Neck masses are common problems in infants and children. Some neck masses are congenital (present at birth) and result from abnormal formation during embryonic development. Many neck masses appear with an upper respiratory infection such as a cold or sinus infection. Some are not found until they become enlarged and painful from infection.

Although a neck mass can involve other structures in the head and neck area, most are benign (non-cancerous). Cancerous neck masses are rare in young infants and children, but occasionally a mass is diagnosed as Hodgkin's or non-Hodgkin's lymphoma—both cancers of the lymphatic system. Even more rare are malignancies such as sarcoma located in the neck.

Your child's physician will consider many factors when diagnosing a neck mass, including the following:

  • The age of child
  • How long the mass has been present, and whether other masses are present
  • Family history of masses
  • Any prior or ongoing illnesses, ear infections, and/or animal bites

Examination of neck masses may include the following:

  • Careful visualization and palpation (feeling with the fingers) of the child's neck
  • Identifying the specific location of the mass
  • Checking for movement of the neck and the mass itself
  • Observing for swelling, redness, warmth, tenderness, drainage, or fluid in the mass

Further tests may be needed to completely diagnose the type of neck mass and whether other tissues and structures in the neck are involved. Treating neck masses depends on the type of mass and whether there is infection. Often, surgical removal of the mass is needed.

The lymphatic system

Neck masses in children often involve the lymphatic system, which is part of the immune system and functions to fight disease and infections.

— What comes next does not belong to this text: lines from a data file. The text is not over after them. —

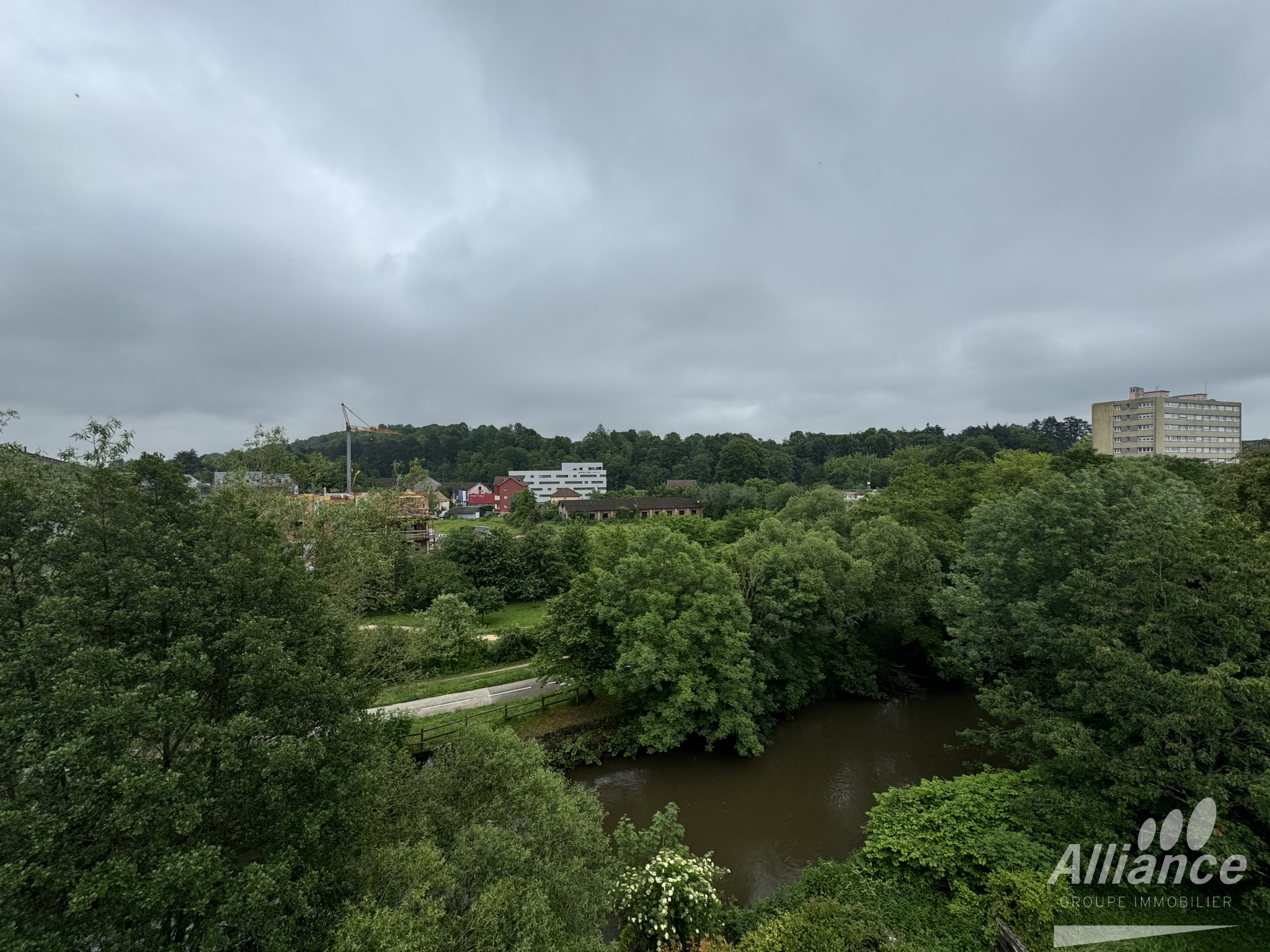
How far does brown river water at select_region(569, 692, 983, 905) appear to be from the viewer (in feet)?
41.9

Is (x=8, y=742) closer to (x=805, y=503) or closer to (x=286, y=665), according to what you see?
(x=286, y=665)

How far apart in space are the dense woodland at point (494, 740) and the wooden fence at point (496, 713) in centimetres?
186

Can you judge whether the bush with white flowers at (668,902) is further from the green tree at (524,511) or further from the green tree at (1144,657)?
the green tree at (524,511)

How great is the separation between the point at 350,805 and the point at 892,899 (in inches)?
392

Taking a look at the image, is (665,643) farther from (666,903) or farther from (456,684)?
(456,684)

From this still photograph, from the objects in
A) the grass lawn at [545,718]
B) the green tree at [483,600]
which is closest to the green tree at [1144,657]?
the grass lawn at [545,718]

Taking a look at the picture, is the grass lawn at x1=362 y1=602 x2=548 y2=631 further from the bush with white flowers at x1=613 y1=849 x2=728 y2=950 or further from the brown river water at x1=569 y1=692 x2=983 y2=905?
the bush with white flowers at x1=613 y1=849 x2=728 y2=950

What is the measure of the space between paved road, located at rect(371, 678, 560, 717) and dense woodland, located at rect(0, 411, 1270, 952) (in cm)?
277

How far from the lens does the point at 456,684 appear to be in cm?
1988

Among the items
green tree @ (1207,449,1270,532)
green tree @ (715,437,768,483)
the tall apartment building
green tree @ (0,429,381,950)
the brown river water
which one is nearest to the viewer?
green tree @ (0,429,381,950)

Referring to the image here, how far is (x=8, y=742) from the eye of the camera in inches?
218

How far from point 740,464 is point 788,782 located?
83.6 metres

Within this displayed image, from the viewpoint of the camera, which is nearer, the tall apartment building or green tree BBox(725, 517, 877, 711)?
green tree BBox(725, 517, 877, 711)

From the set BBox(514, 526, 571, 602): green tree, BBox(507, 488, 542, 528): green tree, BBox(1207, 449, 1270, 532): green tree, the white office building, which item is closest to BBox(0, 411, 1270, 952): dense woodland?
BBox(1207, 449, 1270, 532): green tree
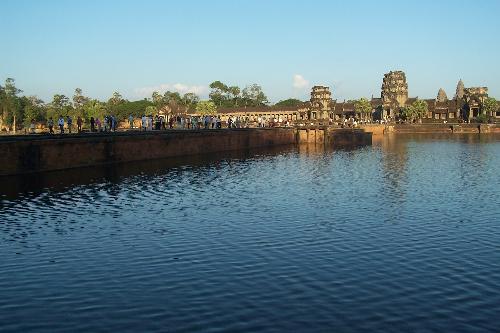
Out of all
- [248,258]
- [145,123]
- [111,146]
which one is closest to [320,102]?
[145,123]

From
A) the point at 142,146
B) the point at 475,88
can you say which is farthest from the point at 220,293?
the point at 475,88

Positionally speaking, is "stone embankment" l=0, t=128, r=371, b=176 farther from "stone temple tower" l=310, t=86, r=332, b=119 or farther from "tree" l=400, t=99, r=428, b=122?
"tree" l=400, t=99, r=428, b=122

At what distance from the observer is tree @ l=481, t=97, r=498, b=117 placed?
138m

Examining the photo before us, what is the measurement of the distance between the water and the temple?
98231 millimetres

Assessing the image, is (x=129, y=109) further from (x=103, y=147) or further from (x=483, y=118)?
(x=103, y=147)

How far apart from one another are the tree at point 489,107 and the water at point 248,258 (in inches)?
4616

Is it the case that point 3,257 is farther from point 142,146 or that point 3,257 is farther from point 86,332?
point 142,146

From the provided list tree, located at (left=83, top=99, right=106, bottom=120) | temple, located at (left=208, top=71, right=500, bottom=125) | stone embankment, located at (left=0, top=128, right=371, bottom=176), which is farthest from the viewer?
tree, located at (left=83, top=99, right=106, bottom=120)

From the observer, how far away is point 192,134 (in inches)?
2302

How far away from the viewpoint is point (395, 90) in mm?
154875

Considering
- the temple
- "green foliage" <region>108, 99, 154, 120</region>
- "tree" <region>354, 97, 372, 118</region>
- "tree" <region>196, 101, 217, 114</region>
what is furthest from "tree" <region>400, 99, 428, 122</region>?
"green foliage" <region>108, 99, 154, 120</region>

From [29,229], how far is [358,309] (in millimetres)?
14082

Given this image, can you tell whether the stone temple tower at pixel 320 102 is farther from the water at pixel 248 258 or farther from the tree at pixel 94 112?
the water at pixel 248 258

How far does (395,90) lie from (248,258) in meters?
147
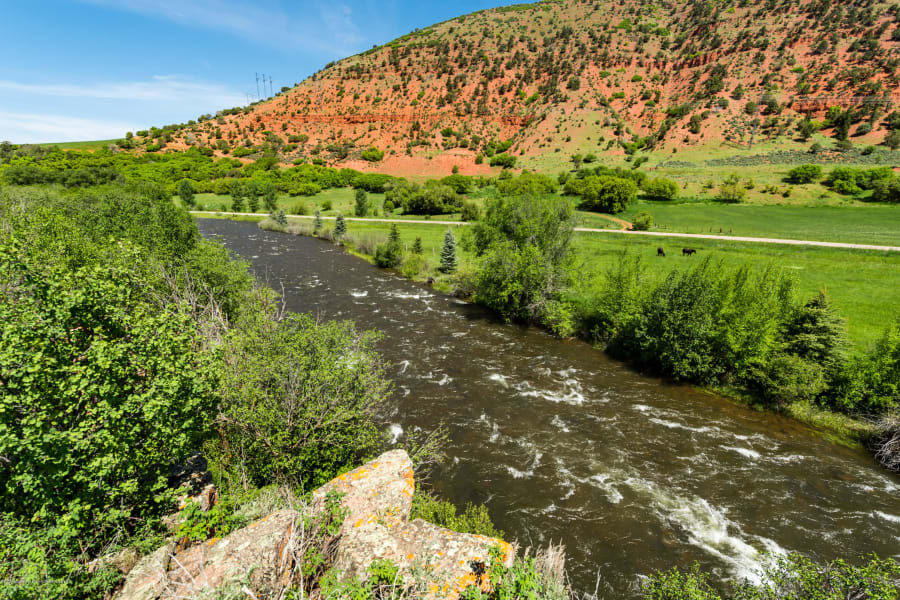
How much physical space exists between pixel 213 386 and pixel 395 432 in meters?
9.58

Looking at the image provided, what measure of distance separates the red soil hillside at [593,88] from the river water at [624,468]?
11692 cm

The lymphatic system goes through many changes throughout a child's growth and development. Before birth, a fetus relies on the mother's immune system for protection from infections. At birth, a newborn's lymphatic system begins to respond to the frequent exposure to new antigens (organisms and diseases). Lymphatic tissue grows steadily until puberty, when growth slows.

The lymphatic system includes the following:

  • Lymph: fluid containing lymphocyte cells.
  • Lymph vessels: thin tubes that carry lymph fluid throughout the body.
  • Lymphocytes: white blood cells that fight infection and disease.
  • Lymph nodes: bean-shaped organs, found in the underarm, groin, neck, chest, and abdomen, that act as filters for the lymph fluid as it circulates through the body.

Children are constantly fighting off new germs and infections and their lymphatic system quickly responds to these antigens. Because of this response, it is quite common for children to have slightly enlarged lymph nodes in certain areas of the body some of the time. However, changes in the lymph nodes can also indicate certain conditions or diseases that need special treatment. Always consult your child's physician for questions or concerns about any mass you notice in your child.